As a capital murder defendant, he was still separated from the general population, in a sort of wing with six cells, three on each side of a ten by twenty foot common area which they were rarely permitted to use. He was in front right, with only one 'neighbor'. Cole didn't know his name. He thought of him as Jose, a tattooed rail of Mexican steel who spent all of his time doing push-ups, then watching the public television which was left on sixteen hours a day above the common area in the center of the pod of cells.
There was some game show on now, and he stood at the bars for one of the segments between commercials, then gave that up. Jose was doing push-ups again, and Cole watched him for a while before deciding that this wouldn't be the worst way to spend some time. He dropped himself and ripped off ten before it got a little difficult. By twenty he was done, his biceps and chest muscles, such as they were, screaming at the exertion. He looked over and Jose was still methodically pumping, his head craned up to the side to follow the TV.

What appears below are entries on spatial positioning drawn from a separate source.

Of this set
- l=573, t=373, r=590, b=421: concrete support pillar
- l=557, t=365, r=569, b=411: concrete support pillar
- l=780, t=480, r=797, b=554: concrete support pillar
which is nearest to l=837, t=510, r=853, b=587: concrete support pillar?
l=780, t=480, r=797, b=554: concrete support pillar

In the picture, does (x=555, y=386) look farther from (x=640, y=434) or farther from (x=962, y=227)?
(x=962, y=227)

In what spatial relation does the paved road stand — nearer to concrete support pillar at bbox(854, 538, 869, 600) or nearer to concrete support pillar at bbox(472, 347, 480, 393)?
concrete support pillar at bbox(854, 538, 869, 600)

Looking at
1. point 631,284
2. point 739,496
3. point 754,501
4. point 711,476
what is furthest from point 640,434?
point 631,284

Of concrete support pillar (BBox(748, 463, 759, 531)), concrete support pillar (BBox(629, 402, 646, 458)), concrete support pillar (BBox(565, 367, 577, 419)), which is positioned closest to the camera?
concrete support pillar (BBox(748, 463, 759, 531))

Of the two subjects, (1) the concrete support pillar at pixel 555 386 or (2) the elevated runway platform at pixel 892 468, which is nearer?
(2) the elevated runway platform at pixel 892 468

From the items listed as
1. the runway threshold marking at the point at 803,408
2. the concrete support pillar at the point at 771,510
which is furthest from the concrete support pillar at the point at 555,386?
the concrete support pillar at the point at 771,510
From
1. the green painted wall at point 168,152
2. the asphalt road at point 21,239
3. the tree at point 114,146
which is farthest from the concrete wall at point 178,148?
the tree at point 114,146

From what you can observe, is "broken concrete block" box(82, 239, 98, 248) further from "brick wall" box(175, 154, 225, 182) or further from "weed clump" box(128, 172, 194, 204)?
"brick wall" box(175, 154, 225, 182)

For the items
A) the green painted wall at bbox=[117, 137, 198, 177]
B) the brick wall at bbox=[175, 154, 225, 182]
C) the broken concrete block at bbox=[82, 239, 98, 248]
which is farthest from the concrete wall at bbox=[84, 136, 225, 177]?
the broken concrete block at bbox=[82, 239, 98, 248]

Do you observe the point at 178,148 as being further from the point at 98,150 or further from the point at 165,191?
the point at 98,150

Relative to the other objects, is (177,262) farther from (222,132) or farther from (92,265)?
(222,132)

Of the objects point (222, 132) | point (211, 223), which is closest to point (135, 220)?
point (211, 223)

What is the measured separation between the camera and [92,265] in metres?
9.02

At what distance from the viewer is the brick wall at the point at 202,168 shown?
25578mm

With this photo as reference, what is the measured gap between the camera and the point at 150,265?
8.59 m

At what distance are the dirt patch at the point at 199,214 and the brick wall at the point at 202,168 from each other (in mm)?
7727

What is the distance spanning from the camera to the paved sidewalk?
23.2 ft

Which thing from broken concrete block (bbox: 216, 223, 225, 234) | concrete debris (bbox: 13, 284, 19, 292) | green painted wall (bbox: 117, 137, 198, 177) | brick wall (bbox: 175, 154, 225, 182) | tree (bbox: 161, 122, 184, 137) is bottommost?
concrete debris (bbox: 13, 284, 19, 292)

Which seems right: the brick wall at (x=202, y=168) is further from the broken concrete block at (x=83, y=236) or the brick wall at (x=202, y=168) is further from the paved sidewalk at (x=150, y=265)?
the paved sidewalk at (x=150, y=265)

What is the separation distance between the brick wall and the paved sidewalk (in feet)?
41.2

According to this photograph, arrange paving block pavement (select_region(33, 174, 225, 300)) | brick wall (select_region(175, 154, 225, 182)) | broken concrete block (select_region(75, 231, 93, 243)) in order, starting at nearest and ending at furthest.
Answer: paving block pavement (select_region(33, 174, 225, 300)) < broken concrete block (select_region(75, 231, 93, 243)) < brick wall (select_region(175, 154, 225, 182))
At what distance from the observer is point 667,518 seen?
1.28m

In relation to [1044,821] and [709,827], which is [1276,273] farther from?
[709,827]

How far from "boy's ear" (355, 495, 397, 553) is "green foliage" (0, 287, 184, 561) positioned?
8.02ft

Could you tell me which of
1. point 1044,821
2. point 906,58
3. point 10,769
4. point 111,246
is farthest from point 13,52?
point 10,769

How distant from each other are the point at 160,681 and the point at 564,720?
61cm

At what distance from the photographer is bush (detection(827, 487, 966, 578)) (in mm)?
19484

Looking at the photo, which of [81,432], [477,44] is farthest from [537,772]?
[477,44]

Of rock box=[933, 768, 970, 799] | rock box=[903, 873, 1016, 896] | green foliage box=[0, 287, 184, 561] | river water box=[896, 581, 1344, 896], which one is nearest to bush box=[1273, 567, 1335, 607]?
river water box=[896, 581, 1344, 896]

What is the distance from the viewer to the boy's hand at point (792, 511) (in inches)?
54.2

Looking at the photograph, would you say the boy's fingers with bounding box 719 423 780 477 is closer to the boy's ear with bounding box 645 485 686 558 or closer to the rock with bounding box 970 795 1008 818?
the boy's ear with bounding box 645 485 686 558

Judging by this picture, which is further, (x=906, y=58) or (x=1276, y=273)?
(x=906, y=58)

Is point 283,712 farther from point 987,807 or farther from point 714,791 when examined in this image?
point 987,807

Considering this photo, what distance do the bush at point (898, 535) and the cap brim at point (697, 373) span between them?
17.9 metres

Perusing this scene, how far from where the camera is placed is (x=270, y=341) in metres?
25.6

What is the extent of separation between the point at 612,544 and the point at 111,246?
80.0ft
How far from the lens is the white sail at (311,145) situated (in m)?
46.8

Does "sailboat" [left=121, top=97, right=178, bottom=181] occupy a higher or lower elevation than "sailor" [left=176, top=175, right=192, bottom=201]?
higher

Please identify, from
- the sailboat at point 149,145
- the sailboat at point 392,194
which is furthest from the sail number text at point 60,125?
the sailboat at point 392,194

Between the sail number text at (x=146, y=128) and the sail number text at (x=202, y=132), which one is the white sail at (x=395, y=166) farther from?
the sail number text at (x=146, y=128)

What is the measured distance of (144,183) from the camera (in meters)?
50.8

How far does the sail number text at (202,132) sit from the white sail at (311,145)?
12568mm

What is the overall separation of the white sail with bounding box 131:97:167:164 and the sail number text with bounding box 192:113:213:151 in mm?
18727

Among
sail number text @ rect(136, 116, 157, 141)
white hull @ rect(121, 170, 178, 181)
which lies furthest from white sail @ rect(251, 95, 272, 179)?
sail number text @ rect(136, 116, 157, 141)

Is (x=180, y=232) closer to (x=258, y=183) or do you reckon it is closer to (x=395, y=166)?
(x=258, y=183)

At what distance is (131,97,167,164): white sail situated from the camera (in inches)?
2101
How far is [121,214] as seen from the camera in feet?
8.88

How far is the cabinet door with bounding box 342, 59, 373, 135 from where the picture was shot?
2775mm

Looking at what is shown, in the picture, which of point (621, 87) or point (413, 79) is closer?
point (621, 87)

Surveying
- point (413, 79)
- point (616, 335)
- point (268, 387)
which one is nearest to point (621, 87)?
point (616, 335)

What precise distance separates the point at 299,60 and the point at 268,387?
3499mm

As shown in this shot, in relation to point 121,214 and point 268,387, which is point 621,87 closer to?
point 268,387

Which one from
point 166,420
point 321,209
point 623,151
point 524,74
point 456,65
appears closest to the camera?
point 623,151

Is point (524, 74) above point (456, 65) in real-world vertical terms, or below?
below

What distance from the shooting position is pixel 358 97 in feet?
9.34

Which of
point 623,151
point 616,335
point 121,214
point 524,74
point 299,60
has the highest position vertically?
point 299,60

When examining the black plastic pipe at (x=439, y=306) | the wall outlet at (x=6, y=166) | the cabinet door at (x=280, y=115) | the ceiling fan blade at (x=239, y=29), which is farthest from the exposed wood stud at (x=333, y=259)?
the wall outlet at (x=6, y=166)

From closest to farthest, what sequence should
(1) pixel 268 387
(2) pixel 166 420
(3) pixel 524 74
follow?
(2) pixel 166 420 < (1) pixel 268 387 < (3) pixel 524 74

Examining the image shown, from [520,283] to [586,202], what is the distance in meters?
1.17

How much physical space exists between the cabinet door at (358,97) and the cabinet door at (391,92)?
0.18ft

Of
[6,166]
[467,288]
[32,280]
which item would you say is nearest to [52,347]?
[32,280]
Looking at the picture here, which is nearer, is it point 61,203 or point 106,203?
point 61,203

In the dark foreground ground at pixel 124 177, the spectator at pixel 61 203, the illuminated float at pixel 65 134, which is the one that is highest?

Cole lay on the cold concrete, catching his breath. Loathing what he'd become.
It didn't even feel like a memory. He could close his eyes and recall it perfectly, the sense that he was sixteen -yesterday – he and Steve Polacek in his garage, their huge twenty dollar bet over who'd be the first to press his weight. A hundred thirty-one pounds, that was Cole. Polacek was seven pounds heavier, wanted a handicap.